::: Material to process :::
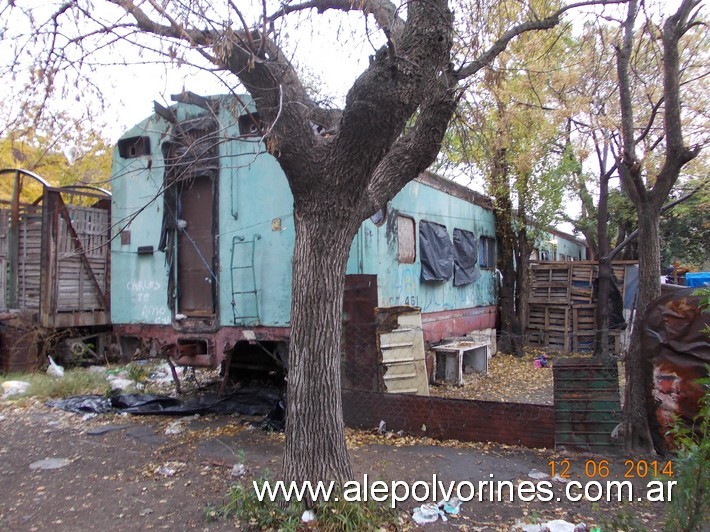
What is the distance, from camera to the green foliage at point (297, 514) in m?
3.79

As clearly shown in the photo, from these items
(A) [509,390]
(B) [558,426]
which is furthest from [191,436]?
(A) [509,390]

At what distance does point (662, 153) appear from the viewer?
456 inches

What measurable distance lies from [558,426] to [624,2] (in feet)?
15.5

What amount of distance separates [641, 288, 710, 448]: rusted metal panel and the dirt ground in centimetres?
74

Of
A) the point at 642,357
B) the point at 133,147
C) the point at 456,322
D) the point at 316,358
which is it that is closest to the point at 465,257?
the point at 456,322

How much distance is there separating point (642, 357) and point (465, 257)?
7.12 meters

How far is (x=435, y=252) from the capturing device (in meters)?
10.6

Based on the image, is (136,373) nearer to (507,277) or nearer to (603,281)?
(507,277)

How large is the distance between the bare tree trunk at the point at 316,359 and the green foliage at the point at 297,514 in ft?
0.82

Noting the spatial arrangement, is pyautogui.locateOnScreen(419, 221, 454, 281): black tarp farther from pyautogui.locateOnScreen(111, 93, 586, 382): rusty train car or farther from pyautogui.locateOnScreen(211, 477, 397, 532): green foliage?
pyautogui.locateOnScreen(211, 477, 397, 532): green foliage

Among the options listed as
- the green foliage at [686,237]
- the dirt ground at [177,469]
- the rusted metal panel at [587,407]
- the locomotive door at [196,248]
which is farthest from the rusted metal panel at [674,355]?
the green foliage at [686,237]

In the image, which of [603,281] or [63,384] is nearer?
[63,384]

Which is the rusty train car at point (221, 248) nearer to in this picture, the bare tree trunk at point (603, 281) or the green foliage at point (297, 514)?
the green foliage at point (297, 514)

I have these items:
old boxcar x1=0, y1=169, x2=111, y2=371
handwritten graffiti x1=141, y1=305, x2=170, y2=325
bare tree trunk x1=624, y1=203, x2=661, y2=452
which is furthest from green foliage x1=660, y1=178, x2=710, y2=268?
old boxcar x1=0, y1=169, x2=111, y2=371
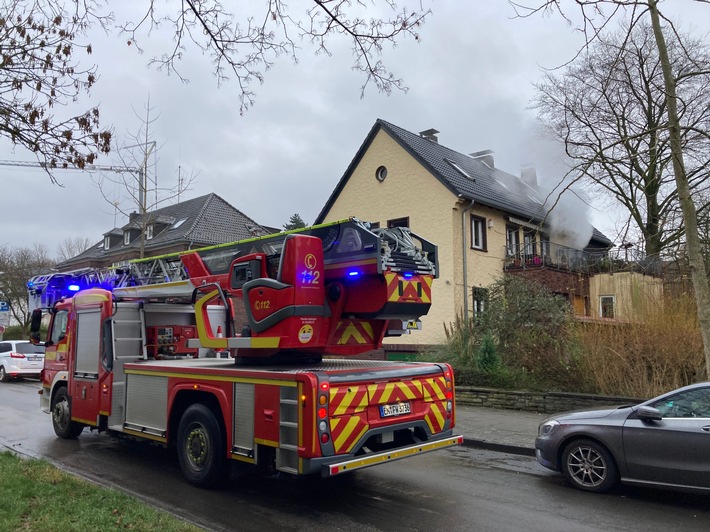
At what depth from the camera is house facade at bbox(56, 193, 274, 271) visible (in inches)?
1353

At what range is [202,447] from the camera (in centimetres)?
679

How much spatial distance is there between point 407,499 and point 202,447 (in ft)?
7.82

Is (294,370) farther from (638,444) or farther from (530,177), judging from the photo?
(530,177)

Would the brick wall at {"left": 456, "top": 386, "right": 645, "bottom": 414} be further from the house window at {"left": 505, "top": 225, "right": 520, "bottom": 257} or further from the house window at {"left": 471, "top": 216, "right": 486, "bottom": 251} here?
the house window at {"left": 505, "top": 225, "right": 520, "bottom": 257}

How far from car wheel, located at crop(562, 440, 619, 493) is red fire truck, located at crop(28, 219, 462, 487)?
1412 mm

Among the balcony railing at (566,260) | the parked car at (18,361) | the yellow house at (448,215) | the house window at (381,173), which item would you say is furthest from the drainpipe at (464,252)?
the parked car at (18,361)

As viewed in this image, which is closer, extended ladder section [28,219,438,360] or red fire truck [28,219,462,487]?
red fire truck [28,219,462,487]

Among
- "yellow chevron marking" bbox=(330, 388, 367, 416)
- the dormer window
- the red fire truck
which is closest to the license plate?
the red fire truck

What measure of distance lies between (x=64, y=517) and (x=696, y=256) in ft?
26.5

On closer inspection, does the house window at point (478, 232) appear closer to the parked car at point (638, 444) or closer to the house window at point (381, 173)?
the house window at point (381, 173)

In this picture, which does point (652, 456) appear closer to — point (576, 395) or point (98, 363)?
point (576, 395)

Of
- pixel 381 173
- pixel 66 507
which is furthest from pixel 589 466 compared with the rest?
pixel 381 173

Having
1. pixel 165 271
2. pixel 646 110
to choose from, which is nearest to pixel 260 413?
pixel 165 271

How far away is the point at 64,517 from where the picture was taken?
199 inches
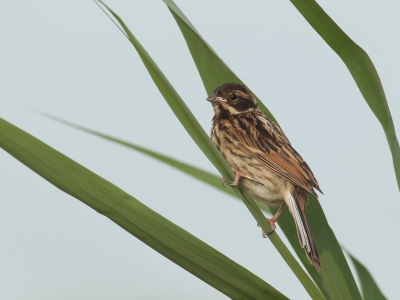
:::
Written task: Which lines of the items above contain the string "left", counting case? Locate every such line and copy it in full.

Response to the task:
Would the brick wall at {"left": 456, "top": 386, "right": 645, "bottom": 414} be further from the house window at {"left": 505, "top": 225, "right": 520, "bottom": 257} or further from the house window at {"left": 471, "top": 216, "right": 486, "bottom": 251} here?
the house window at {"left": 505, "top": 225, "right": 520, "bottom": 257}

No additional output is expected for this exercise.